**Text provided:**
--
Each week, Essentials allows Canadian music industry figures to share the things that have helped get them through the pandemic, and why they still can’t live without them.
Singer/songwriter Tom Savage has been making critically acclaimed music for over 20 years, but when the pandemic arrived it essentially brought him back to the beginning. Holed up at home in Kingston, Ontario, he began piecing together a new collection of songs much like he did when he first acquired a four-track cassette recorder as a teenager.
However, through the benefits of digital technology, Savage could now send his multi-instrumental parts to his trusted rhythm section, bassist Jason Mercer (Ani DiFranco, Ron Sexsmith) and drummer Bonz Bowering, resulting in 21st Century Lo-Fi, Savage’s most diverse album to date.
Indeed, Savage greatly expands upon his familiar roots-based sound throughout 21st Century Lo-Fi, as evidenced by its first single Down Here, on which he offers a rapid-fire indictment of economic disparity overtop a pulsing beat. That theme is carried over into Something Real, which finds Savage delving into R&B and showing off some of his bluesy guitar chops.
Although like most singer/songwriters, Savage cites Neil Young as a primary inspiration for the fearless trust he’s always placed in his audience to follow him wherever the music led, Savage is likely to attract many brand new ears because of 21st Century Lo-Fi’s sonic exploration. As an album that ignores any pre-conceived notions, it’s the pure expression of an artist taking stock of his surroundings with an unflinching eye.
Essential Album: A.A. Bondy, Enderness (Fat Possum Records, 2019)
Enderness came out a few years ago but I've just heard it recently, and it is receiving serious rotation at the Savage household. A.A. Bondy knows how to put together an album, and this record is something that should be taken in all at once. Forego the shuffle button to receive the full effect of what Bondy has worked to achieve. Every piece flows together seamlessly and creates an almost meditative experience. If you dig this, then head back to his 2009 album When The Devil’s Loose for another masterful work.
--
**Provided data:**
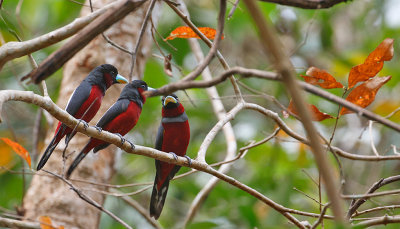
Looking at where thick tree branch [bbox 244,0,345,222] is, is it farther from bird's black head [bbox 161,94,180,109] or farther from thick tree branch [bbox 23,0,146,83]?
bird's black head [bbox 161,94,180,109]

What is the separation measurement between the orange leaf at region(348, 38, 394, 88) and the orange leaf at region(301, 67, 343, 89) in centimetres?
10

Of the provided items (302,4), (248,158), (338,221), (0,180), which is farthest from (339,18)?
(338,221)

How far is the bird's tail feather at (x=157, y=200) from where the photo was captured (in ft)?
12.9

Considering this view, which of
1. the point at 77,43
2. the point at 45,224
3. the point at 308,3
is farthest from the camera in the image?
the point at 45,224

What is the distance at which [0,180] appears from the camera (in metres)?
5.73

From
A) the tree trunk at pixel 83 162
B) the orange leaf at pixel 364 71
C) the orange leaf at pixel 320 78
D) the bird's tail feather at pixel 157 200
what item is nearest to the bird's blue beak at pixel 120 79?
the tree trunk at pixel 83 162

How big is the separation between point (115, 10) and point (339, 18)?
761 cm

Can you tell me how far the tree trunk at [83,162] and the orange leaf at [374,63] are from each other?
2.45 metres

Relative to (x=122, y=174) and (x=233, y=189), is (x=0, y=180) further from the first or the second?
(x=233, y=189)

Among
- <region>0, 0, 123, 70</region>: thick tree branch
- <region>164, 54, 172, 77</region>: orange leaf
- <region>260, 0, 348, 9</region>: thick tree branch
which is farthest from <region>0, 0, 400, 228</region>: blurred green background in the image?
<region>260, 0, 348, 9</region>: thick tree branch

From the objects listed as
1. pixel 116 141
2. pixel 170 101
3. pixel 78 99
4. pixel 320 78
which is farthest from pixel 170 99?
pixel 320 78

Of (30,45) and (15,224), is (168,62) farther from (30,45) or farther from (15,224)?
(15,224)

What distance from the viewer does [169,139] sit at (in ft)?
13.8

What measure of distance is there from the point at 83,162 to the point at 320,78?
8.36 ft
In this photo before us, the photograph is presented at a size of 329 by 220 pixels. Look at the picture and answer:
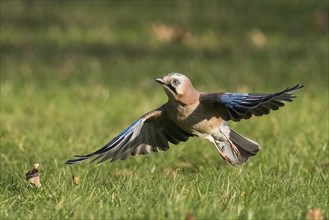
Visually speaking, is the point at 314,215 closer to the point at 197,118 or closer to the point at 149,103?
the point at 197,118

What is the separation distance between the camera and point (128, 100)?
984 cm

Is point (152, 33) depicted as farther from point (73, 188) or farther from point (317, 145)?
point (73, 188)

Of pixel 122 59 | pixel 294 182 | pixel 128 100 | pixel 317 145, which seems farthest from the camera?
pixel 122 59

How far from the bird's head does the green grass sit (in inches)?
19.0

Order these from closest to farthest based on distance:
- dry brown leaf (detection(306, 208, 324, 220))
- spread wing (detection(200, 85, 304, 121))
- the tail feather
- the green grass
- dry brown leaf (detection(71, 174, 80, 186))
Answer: dry brown leaf (detection(306, 208, 324, 220)) < the green grass < spread wing (detection(200, 85, 304, 121)) < dry brown leaf (detection(71, 174, 80, 186)) < the tail feather

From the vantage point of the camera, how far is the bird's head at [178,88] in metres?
5.76

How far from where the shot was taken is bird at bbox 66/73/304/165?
18.8ft

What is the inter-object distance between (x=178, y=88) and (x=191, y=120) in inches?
10.6

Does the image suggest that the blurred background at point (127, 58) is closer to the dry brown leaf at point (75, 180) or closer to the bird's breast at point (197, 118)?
the dry brown leaf at point (75, 180)

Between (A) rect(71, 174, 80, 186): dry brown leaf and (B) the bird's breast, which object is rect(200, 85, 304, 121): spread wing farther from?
(A) rect(71, 174, 80, 186): dry brown leaf

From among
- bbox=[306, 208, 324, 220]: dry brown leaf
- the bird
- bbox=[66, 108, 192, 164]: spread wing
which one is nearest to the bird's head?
the bird

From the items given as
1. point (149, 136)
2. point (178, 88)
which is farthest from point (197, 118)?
point (149, 136)

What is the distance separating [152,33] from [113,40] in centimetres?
60

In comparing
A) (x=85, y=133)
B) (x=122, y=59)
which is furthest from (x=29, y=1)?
(x=85, y=133)
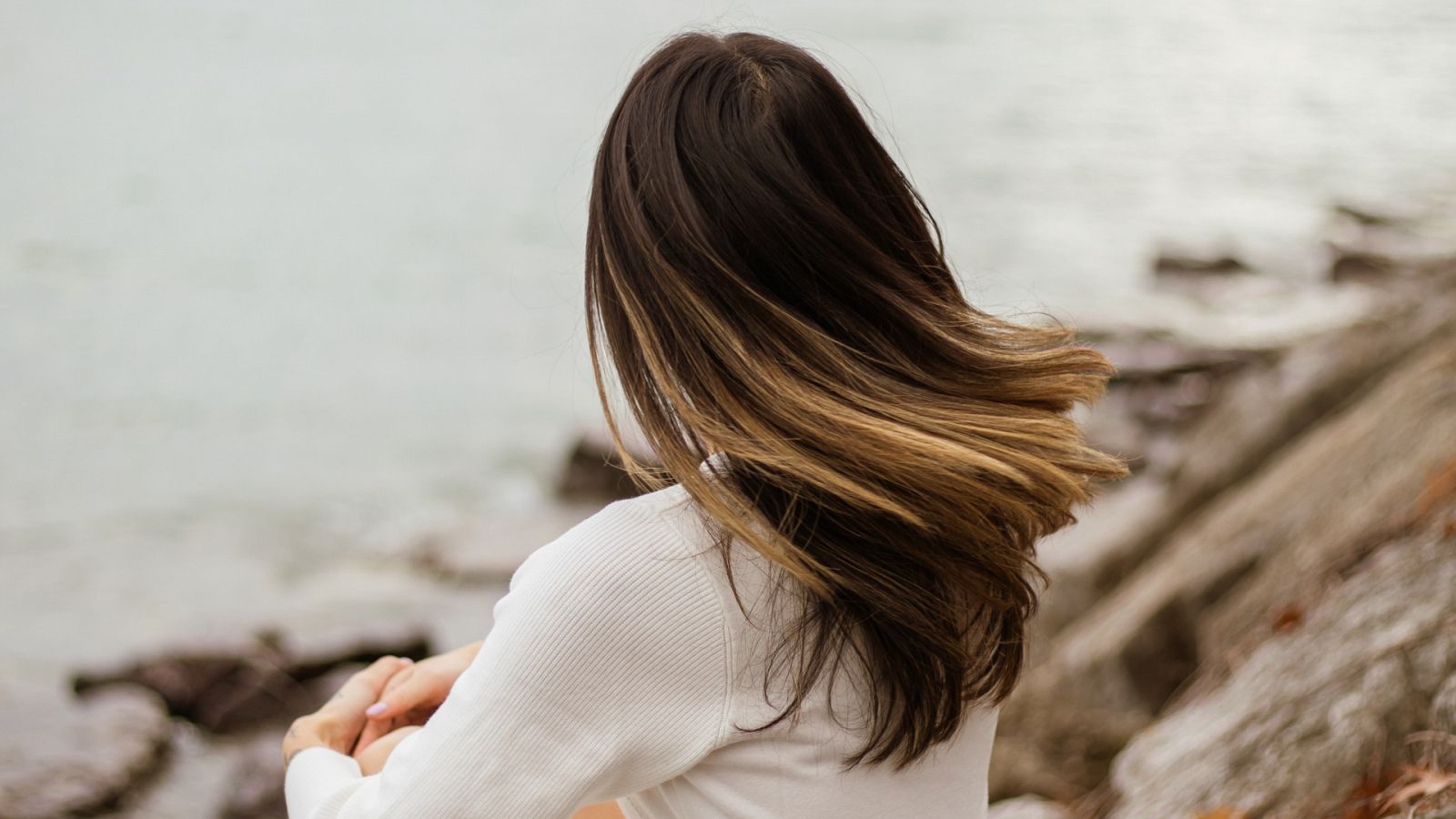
--
**Tasks for this exercise:**
[1] Copy the passage of the Tom Savage text word for word, from "Each week, Essentials" through "live without them.", inclusive.
[2] Write the next part of the text about Tom Savage, starting after its last sentence.

**Answers per task:**
[1]
Each week, Essentials allows Canadian music industry figures to share the things that have helped get them through the pandemic, and why they still can’t live without them.

[2]
Essential Book: Patrick Radden Keefe, Empire Of Pain: The Secret History of the Sackler Dynasty (Doubleday, 2021)
I’m currently reading this one, which chronicles the rise and fall of the Sackler family, and how they almost single-handedly created the opioid crisis that the world is still reeling from today. Sometimes I want to throw this book at the wall in dismay that people like the Sacklers exist in the world, but it’s important to be aware of what lurks in the shadows.
Essential TV: Station Eleven (HBO Max, 2021)
I was reluctant to watch a show about a pandemic wiping out most of humanity, but I’m glad I overcame my hesitation. Station Eleven is so very well done. It has connecting storylines, with episodes switching between different characters’ perspectives, and ultimately connecting the dots between them. But it’s really an examination of humanity—the frailty that comes with being human, and our need for connection as a species.
Essential Movie: The Rider (2017)
The Rider really left an impression on me. A precursor to Chloe Zhao’s Oscar-winning Nomadland, The Rider also makes use of real-life people rather than actors to tell the story, which is based on real life events of lead Brady Jandreau, who suffered a head injury while bronc riding on the rodeo circuit. This film asks the question: What would one do if the one thing that, seemingly, gives our lives meaning is suddenly taken away?